If you panic and flee the market during a downturn, you won’t be in a position to benefit from upward swings on its better days. And if you continue investing regularly for a long-term goal such as retirement, a down market may be an opportunity to buy more shares at lower prices.
Thank you for your continued trust and investment.
The return and principal value of stocks fluctuate with changes in market conditions. Shares, when sold, may be worth more or less than their original cost. Investments seeking a higher return tend to involve greater risk. Diversification is a method used to help manage risk. It does not guarantee a profit or protect against investment loss. The S&P 500 is an unmanaged group of securities that is considered representative of the U.S. stock market in general.
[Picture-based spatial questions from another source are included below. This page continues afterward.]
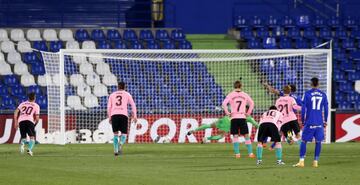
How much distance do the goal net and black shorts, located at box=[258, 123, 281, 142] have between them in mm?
8777

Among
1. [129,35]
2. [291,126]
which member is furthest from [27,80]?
[291,126]

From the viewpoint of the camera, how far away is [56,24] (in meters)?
38.5

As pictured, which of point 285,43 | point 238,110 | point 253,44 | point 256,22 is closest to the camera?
point 238,110

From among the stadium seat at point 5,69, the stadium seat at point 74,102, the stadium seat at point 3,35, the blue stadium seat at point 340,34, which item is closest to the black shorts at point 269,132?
the stadium seat at point 74,102

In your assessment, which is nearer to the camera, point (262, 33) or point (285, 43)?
point (285, 43)

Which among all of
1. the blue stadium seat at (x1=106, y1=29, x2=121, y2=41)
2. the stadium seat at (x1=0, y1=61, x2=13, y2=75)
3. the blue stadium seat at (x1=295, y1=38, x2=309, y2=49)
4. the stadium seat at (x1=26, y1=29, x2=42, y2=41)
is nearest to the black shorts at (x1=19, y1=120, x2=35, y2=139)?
the stadium seat at (x1=0, y1=61, x2=13, y2=75)

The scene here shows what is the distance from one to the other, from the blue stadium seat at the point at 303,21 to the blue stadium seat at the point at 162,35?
5.48 metres

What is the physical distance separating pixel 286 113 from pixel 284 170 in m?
6.71

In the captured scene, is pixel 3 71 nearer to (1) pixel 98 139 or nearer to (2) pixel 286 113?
(1) pixel 98 139

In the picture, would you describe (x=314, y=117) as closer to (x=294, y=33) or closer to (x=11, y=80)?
(x=11, y=80)

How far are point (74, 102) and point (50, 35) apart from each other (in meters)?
5.62

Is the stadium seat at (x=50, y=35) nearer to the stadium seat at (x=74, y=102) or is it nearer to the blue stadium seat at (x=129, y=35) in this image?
the blue stadium seat at (x=129, y=35)

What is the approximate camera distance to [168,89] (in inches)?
1243

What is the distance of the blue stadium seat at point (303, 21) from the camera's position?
128ft
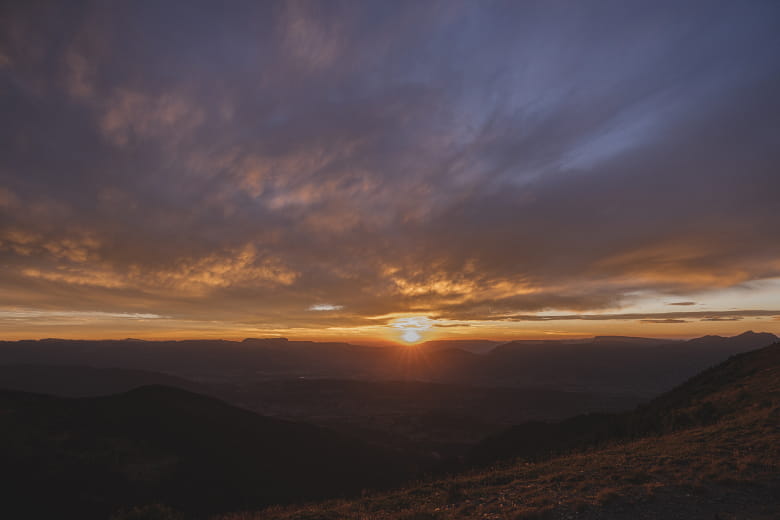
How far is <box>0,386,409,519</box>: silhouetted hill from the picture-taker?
3200cm

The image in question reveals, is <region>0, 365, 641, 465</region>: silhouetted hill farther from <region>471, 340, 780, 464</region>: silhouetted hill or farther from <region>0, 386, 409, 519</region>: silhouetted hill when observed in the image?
<region>471, 340, 780, 464</region>: silhouetted hill

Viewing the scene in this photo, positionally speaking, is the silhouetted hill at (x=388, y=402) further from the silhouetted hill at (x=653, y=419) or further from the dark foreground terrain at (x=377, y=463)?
the silhouetted hill at (x=653, y=419)

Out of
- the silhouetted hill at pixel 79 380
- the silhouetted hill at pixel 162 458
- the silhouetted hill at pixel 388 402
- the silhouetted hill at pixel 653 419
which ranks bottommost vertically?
the silhouetted hill at pixel 388 402

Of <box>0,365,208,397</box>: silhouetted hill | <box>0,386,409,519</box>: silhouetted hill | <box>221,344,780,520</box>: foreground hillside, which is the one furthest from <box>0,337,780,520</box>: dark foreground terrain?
<box>0,365,208,397</box>: silhouetted hill

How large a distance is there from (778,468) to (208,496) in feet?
155

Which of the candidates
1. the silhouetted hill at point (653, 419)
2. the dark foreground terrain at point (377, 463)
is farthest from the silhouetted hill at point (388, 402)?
the silhouetted hill at point (653, 419)

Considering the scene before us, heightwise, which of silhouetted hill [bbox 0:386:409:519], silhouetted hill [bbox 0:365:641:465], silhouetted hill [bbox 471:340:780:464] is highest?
silhouetted hill [bbox 471:340:780:464]

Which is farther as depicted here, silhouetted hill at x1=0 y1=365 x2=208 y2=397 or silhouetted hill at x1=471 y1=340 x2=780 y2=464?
silhouetted hill at x1=0 y1=365 x2=208 y2=397

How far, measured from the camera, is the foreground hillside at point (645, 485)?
31.1ft

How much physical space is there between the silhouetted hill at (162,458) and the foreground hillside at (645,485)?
76.8 feet

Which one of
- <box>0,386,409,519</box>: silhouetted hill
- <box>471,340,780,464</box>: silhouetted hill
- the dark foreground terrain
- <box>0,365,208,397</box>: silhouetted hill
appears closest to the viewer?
the dark foreground terrain

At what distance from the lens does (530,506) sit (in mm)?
10648

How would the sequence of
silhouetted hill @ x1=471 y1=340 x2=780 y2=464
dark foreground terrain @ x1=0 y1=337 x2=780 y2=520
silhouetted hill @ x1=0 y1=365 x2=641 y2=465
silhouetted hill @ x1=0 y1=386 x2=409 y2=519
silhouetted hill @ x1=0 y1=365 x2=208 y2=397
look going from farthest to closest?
silhouetted hill @ x1=0 y1=365 x2=208 y2=397 < silhouetted hill @ x1=0 y1=365 x2=641 y2=465 < silhouetted hill @ x1=0 y1=386 x2=409 y2=519 < silhouetted hill @ x1=471 y1=340 x2=780 y2=464 < dark foreground terrain @ x1=0 y1=337 x2=780 y2=520

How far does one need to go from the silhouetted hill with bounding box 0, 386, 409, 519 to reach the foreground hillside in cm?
2342
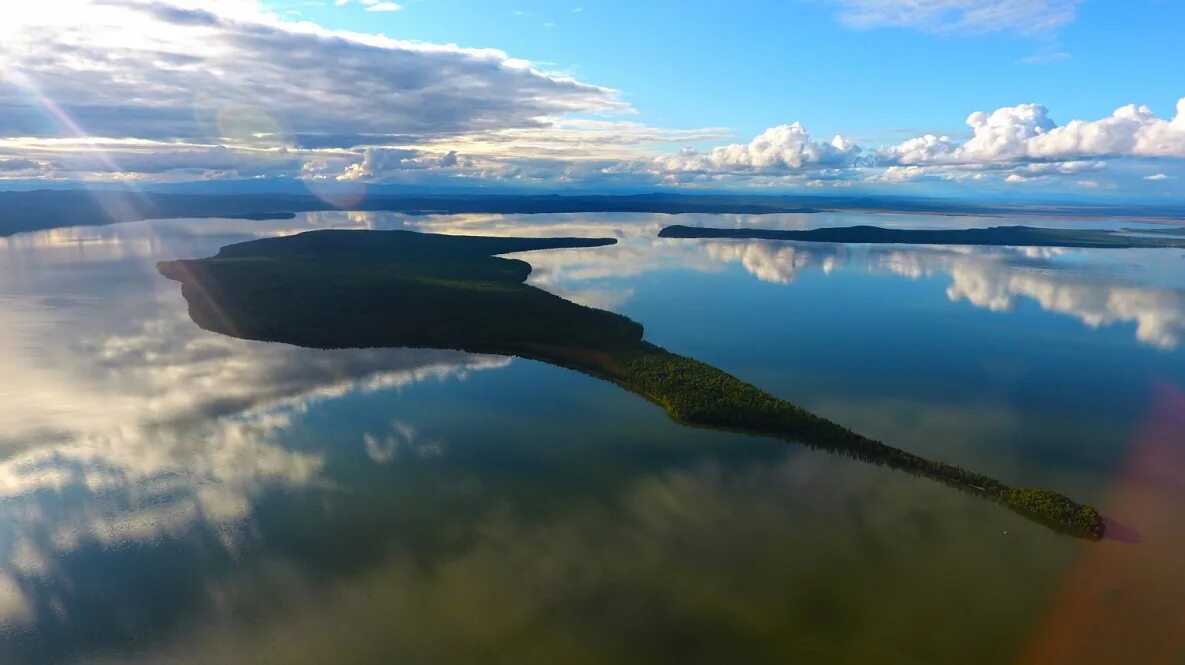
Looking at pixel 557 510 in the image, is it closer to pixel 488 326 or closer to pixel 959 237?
pixel 488 326

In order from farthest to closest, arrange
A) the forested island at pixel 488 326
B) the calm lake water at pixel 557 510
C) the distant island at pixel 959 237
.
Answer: the distant island at pixel 959 237 < the forested island at pixel 488 326 < the calm lake water at pixel 557 510

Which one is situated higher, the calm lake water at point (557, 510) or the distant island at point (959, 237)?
the distant island at point (959, 237)

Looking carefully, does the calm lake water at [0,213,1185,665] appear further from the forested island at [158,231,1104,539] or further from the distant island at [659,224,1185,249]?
the distant island at [659,224,1185,249]

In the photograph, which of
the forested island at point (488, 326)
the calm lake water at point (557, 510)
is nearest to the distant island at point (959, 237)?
the forested island at point (488, 326)

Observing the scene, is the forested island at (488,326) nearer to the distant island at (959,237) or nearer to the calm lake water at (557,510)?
the calm lake water at (557,510)

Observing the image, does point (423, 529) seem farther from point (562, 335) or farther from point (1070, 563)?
point (562, 335)

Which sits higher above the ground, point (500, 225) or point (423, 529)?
point (500, 225)

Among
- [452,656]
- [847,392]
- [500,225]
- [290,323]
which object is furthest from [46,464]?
[500,225]
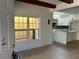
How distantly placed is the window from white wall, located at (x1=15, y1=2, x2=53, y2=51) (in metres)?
0.26

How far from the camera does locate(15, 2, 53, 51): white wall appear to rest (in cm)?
521

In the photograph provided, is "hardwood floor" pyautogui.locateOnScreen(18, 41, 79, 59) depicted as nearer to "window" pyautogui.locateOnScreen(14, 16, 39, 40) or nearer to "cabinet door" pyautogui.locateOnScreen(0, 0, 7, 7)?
"window" pyautogui.locateOnScreen(14, 16, 39, 40)

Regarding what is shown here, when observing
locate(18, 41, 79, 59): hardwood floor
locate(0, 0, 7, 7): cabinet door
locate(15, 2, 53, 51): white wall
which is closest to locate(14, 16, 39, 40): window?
locate(15, 2, 53, 51): white wall

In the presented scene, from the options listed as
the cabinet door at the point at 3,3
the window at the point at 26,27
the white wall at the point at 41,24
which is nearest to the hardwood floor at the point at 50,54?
the white wall at the point at 41,24

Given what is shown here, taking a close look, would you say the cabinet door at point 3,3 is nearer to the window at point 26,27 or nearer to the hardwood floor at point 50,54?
the hardwood floor at point 50,54

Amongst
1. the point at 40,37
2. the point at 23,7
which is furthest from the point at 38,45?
the point at 23,7

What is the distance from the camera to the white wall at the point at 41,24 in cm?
521

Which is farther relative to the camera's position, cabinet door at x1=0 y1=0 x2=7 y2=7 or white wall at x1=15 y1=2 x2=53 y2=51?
white wall at x1=15 y1=2 x2=53 y2=51

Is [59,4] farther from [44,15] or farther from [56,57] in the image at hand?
[56,57]

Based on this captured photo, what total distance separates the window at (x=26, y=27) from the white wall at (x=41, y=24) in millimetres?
256

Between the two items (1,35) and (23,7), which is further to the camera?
(23,7)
The performance of an unmanaged index is not indicative of the performance of any specific investment. Individuals cannot invest directly in an index. Past performance is not a guarantee of future results. Actual results will vary. Dollar-cost averaging does not ensure a profit or prevent a loss. Such plans involve continuous investments in securities regardless of fluctuating prices. You should consider your financial ability to continue making purchases during periods of low and high price levels. However, this can be an effective way for investors to accumulate shares to help meet long-term goals.